Several tax provisions also included in the bill. One section extends the net operating loss carryback period for businesses to four years from the current two year period. This means that losses recognized this year can be negated by taxes paid in prior profitable years, which would then allow the government to refund taxes paid in the past. The title also provides billions of dollars for new cheap mortgages as well as money to make currently foreclosed homes cheaper and therefore more likely to be taken off the market.
The bill also seeks to help certain targeted populations. It provides relief to people affected by the 2005 hurricanes as well as those affected by recent violent weather in the mid-west. Title IX of this bill is designed to aid veterans. Large amounts of funds will be allotted to maintain disabled or injured soldiers’ homes.
From a socially responsible investing standpoint, Title X is one of the most interesting parts of this bill since it not only helps homeowners keep their homes but it also encourages homeowners to be more eco-friendly. This title introduces the Clean Energy Tax Stimulus Act of 2008. The Act extends tax credits for using renewable resources in your home or business. The deadline for tax credits for investing in solar energy, fuel cells, and micro turbines is also extended by this act. Although this particular title does not directly address foreclosures, it will move homeowners to buy energy efficient appliances and heating systems. These tax breaks will also certainly bring on the development of a new wave of eco-friendly mortgage products. As more people begin to adopt these green technologies, the appliances and heating and cooling systems will become cheaper. Homeowners with these mortgages will also be less likely to default since the energy saving appliances and heating and cooling systems will reduce the monthly electric bill, which in turn would make the already low mortgage even more affordable.

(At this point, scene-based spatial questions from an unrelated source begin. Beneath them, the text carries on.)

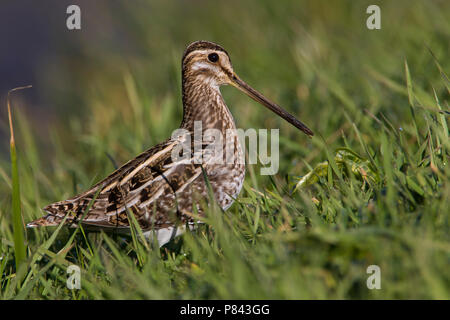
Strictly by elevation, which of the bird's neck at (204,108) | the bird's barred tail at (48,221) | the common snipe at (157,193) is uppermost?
the bird's neck at (204,108)

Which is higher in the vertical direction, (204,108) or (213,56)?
(213,56)

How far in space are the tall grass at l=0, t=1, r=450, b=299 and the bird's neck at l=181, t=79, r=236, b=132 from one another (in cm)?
50

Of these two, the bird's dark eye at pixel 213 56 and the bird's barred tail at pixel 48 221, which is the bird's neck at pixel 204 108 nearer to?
the bird's dark eye at pixel 213 56

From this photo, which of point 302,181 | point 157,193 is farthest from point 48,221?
point 302,181

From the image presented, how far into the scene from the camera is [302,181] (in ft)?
13.3

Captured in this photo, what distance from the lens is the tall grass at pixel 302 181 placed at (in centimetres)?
276

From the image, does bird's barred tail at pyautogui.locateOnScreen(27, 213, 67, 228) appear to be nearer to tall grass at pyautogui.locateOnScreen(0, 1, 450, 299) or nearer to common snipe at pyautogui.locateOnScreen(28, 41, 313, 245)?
common snipe at pyautogui.locateOnScreen(28, 41, 313, 245)

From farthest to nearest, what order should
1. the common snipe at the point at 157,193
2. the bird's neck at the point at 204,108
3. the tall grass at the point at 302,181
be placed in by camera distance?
1. the bird's neck at the point at 204,108
2. the common snipe at the point at 157,193
3. the tall grass at the point at 302,181

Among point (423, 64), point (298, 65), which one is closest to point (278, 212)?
point (423, 64)

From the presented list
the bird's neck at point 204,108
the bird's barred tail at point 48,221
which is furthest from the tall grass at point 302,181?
the bird's neck at point 204,108

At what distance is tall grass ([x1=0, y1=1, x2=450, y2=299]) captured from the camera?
2764mm

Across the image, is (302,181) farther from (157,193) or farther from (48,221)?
(48,221)

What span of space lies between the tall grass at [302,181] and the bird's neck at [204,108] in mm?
497

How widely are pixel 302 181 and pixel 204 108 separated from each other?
1.01 m
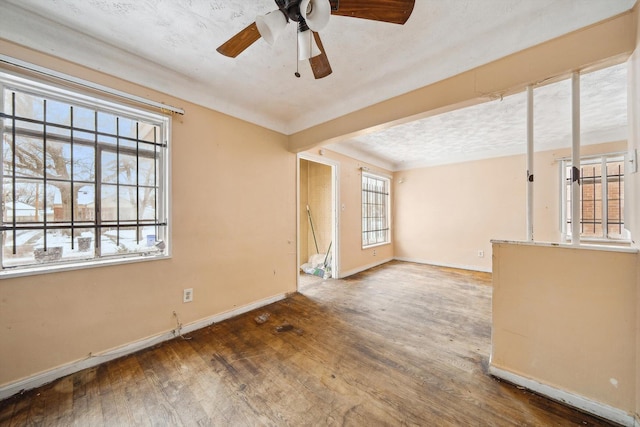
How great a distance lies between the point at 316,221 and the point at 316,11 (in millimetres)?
4145

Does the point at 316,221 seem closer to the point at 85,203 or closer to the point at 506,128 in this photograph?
the point at 506,128

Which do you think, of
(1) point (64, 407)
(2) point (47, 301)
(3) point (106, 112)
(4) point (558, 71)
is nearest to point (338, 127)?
(4) point (558, 71)

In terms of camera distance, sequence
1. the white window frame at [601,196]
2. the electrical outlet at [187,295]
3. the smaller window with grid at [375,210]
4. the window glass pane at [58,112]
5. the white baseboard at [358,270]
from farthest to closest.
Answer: the smaller window with grid at [375,210], the white baseboard at [358,270], the white window frame at [601,196], the electrical outlet at [187,295], the window glass pane at [58,112]

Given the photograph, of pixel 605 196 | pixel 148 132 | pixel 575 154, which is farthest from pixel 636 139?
pixel 605 196

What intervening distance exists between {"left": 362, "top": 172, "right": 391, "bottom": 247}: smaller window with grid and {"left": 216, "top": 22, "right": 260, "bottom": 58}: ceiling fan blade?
369cm

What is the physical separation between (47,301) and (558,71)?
381 cm

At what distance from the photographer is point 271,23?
1.13 metres

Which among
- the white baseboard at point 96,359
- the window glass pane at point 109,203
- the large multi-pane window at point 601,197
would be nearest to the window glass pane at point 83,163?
the window glass pane at point 109,203

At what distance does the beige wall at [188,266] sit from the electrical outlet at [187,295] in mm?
36

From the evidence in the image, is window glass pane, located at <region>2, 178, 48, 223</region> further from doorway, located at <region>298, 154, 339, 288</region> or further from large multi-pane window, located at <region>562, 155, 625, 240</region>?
large multi-pane window, located at <region>562, 155, 625, 240</region>

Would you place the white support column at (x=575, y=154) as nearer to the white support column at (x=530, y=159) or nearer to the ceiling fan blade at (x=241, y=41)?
the white support column at (x=530, y=159)

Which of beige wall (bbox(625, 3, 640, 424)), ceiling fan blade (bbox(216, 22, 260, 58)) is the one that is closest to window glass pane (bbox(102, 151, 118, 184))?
ceiling fan blade (bbox(216, 22, 260, 58))

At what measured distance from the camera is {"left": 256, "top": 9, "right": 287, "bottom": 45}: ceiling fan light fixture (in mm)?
1112

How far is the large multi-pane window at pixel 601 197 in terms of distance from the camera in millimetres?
3521
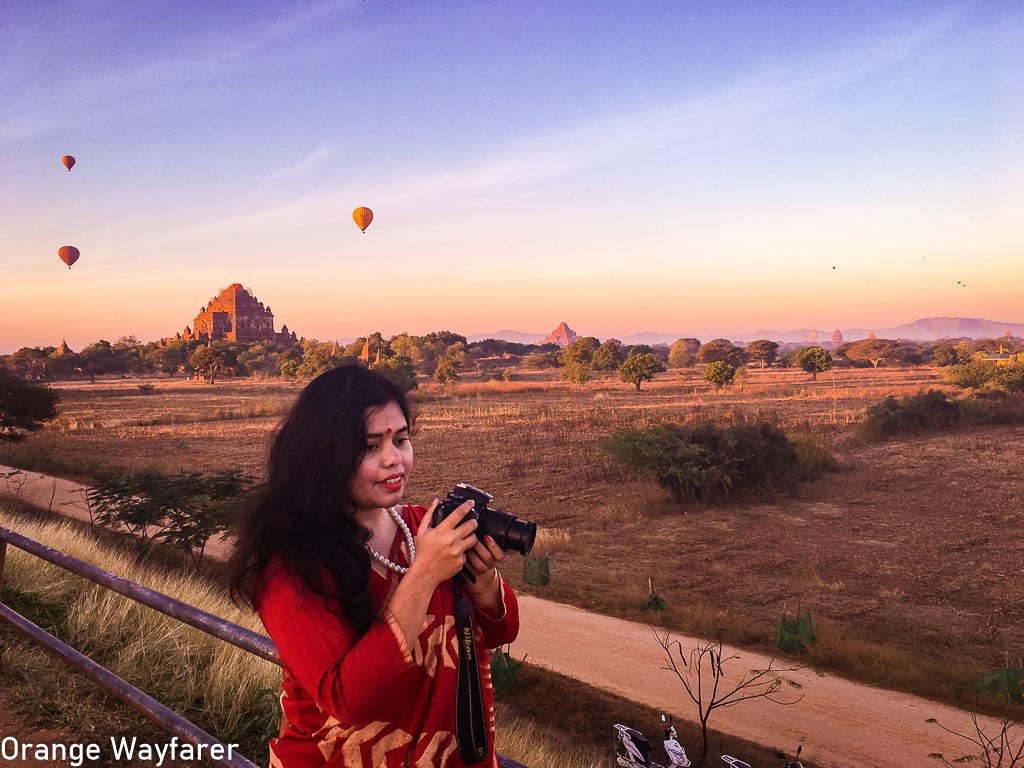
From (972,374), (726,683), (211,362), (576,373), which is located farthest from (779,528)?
(211,362)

The final part of the bill targets Fannie Mae and Freddie Mac. First, the bill establishes new regulatory oversight for the GSEs, now regulated by the Office of Federal Housing Enterprise Oversight. The new authority will presumably enforce tougher and stronger regulations, and will establish new capital standards to ensure the financial security of the GSEs. Second, the bill creates a temporary FHA program, called HOPE for Homeowners, to help certain borrowers who are at risk of foreclosures refinance their mortgages. Lenders voluntarily agree to participate in this new program. The program will be funded by Fannie Mae and Freddie Mac. According to the Congressional Budge Office’s most recent analysis, the new legislation will cost Freddie and Fannie approximately $710 million in 2009. Thus, the bill leans heavily on Fannie Mae and Freddie Mac to pay for the subprime mortgage bailout; the government is putting a big responsibility on the two corporations to pull the economy through this financial turmoil.